Source data:
┌──

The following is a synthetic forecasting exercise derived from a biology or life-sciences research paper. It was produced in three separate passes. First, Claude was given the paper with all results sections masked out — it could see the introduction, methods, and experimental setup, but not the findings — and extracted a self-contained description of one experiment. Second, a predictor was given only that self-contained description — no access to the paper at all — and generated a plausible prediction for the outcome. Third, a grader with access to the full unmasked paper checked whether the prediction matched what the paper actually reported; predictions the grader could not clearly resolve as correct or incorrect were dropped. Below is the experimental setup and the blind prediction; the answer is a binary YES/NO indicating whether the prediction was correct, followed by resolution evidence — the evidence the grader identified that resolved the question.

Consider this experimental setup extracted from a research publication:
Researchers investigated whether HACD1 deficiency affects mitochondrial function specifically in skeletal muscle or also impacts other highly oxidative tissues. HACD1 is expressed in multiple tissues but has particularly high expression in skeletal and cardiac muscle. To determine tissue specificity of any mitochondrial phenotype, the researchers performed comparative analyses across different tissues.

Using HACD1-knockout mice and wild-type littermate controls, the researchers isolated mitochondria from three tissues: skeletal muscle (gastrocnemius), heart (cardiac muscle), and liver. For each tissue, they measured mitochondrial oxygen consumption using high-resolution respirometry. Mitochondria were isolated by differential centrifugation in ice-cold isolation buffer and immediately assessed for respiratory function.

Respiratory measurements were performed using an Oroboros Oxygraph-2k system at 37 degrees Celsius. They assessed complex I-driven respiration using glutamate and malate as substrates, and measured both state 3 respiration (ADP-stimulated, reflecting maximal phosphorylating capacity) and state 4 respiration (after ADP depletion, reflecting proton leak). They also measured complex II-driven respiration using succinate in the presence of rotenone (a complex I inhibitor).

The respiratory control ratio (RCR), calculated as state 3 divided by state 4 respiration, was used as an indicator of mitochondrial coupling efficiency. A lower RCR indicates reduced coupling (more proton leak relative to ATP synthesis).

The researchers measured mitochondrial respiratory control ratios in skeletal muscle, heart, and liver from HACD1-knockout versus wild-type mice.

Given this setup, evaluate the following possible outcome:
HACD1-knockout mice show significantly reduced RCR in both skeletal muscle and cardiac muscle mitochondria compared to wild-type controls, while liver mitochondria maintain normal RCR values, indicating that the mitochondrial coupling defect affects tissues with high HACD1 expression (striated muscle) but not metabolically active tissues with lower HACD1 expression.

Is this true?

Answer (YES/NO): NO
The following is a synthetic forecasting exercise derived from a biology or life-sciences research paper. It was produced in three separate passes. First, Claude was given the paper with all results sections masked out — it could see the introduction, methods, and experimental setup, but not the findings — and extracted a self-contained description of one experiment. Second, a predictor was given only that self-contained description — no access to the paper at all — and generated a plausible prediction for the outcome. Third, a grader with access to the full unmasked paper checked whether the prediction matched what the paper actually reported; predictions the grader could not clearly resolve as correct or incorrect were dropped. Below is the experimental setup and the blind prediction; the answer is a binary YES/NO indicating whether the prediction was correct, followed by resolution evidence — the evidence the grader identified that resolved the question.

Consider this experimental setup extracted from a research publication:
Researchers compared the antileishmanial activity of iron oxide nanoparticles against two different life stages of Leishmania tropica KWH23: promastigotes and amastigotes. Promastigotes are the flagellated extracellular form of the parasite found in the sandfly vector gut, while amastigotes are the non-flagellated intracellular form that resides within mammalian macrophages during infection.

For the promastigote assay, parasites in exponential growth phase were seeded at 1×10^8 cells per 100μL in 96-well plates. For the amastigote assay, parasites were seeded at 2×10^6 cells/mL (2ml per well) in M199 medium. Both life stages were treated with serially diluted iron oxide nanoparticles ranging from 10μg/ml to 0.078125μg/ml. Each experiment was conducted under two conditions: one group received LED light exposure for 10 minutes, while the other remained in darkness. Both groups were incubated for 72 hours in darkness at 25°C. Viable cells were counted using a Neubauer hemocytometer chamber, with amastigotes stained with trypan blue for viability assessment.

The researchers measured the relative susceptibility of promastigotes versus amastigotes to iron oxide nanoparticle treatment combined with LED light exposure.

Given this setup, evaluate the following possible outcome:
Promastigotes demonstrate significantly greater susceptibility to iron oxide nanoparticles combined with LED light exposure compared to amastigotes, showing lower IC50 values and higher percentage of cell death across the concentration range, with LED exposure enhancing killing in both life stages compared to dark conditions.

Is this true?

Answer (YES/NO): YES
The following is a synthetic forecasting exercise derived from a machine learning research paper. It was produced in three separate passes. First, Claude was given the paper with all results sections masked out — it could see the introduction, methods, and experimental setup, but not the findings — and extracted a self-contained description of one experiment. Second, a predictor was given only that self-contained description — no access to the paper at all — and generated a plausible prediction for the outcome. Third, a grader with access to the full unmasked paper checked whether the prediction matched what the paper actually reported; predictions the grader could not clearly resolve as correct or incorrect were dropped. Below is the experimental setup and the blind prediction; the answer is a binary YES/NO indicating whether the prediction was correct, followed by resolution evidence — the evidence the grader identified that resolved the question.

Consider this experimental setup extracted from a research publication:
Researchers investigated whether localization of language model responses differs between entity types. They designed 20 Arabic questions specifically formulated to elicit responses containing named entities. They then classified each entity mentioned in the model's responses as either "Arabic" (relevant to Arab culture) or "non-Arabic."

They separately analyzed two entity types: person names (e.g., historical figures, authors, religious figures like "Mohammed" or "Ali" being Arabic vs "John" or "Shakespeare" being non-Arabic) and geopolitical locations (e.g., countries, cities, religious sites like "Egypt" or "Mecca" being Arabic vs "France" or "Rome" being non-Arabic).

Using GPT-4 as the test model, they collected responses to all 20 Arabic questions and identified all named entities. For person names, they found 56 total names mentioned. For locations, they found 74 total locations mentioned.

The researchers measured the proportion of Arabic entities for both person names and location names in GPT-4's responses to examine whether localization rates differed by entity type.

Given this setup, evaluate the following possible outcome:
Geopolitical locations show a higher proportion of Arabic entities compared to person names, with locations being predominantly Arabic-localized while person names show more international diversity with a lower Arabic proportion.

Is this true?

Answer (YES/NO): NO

└──
┌──

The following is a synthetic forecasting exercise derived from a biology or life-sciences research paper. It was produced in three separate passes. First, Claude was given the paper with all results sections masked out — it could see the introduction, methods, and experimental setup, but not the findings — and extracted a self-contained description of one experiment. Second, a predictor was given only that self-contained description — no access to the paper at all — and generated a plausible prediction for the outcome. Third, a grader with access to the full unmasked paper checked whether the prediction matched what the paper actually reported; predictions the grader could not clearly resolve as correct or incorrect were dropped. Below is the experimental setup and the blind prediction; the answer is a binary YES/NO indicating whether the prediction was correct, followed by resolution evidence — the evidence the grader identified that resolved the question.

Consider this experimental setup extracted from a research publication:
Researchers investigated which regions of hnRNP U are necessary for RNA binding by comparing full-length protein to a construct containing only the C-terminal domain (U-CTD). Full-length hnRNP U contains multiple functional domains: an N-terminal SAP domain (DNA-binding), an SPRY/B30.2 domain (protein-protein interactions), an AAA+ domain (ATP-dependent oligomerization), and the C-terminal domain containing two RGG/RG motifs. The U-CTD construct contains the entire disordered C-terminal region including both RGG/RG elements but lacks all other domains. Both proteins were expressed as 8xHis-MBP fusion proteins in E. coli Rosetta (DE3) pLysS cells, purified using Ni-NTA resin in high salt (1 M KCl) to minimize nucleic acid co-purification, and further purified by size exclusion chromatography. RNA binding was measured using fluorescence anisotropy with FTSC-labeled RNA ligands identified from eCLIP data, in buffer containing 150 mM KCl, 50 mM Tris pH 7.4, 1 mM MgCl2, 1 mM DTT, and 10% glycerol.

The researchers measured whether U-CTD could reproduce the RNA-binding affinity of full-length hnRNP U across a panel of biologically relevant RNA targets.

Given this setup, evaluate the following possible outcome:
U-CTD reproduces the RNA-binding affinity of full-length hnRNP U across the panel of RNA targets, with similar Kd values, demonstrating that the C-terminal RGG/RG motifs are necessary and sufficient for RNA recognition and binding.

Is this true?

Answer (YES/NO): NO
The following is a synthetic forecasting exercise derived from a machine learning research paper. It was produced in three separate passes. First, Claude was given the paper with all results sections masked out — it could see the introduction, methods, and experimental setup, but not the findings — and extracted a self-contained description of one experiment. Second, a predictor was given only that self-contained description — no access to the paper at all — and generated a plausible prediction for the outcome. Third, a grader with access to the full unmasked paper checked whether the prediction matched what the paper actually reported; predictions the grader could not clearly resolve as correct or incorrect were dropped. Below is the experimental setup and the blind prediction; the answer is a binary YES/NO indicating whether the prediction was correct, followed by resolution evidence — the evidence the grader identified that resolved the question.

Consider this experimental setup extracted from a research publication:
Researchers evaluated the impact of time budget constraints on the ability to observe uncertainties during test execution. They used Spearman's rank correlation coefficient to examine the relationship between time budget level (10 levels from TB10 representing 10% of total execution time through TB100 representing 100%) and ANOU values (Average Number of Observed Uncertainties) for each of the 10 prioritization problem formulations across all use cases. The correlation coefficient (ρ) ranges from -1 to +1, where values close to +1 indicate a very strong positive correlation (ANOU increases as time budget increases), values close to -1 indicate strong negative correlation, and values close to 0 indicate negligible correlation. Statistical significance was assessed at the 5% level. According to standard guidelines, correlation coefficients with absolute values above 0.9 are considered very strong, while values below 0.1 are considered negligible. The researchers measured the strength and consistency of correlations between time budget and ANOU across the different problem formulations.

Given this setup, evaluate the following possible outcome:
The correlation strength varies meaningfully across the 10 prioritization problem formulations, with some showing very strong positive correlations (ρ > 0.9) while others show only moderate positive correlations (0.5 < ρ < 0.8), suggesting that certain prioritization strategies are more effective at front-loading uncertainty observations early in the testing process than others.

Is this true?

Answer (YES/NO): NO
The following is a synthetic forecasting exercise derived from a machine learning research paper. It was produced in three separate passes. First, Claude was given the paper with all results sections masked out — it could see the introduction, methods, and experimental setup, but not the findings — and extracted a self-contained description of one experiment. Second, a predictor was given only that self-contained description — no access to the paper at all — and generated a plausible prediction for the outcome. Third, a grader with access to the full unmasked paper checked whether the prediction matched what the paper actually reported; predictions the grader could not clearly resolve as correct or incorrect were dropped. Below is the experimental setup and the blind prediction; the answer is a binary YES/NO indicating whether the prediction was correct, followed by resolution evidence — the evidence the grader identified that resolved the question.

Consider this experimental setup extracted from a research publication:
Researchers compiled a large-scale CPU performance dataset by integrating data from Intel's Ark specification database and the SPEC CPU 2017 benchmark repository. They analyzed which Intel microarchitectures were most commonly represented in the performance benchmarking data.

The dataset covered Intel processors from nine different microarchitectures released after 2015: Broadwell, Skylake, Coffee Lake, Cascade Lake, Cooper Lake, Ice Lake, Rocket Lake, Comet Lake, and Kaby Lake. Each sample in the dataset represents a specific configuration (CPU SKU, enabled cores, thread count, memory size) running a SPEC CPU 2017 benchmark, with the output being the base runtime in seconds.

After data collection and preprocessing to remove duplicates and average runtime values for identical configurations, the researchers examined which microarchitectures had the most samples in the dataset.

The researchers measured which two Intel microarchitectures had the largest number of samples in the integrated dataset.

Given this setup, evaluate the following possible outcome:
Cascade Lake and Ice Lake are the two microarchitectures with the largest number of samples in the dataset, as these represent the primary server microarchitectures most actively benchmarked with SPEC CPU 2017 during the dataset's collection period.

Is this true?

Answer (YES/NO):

└──
┌──

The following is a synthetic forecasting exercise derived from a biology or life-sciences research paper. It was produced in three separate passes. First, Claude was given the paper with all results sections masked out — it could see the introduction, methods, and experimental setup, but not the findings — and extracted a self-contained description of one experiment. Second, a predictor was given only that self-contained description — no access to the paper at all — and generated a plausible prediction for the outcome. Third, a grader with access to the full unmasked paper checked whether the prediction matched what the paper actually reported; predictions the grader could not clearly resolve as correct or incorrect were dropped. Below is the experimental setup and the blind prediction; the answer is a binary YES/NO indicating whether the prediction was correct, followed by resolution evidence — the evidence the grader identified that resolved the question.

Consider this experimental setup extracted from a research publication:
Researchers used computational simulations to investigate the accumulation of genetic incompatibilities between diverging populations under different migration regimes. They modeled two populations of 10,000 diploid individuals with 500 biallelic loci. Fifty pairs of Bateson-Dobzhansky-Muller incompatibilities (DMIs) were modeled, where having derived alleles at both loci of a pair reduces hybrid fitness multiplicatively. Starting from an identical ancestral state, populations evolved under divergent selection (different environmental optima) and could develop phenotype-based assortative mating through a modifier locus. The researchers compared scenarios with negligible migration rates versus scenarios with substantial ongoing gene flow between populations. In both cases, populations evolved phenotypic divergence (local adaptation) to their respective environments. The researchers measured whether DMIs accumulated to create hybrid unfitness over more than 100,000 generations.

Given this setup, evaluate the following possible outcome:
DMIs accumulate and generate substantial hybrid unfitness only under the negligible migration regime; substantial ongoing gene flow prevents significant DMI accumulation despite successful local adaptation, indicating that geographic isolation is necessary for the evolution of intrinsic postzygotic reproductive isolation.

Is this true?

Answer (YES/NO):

└──

__PROBLEM TO SOLVE__. Look through the entries above and find each line where the word "proportion" occurs; copy those lines.

__SOLUTION FOR THIS EXERCISE__.
The researchers measured the proportion of Arabic entities for both person names and location names in GPT-4's responses to examine whether localization rates differed by entity type.
Geopolitical locations show a higher proportion of Arabic entities compared to person names, with locations being predominantly Arabic-localized while person names show more international diversity with a lower Arabic proportion.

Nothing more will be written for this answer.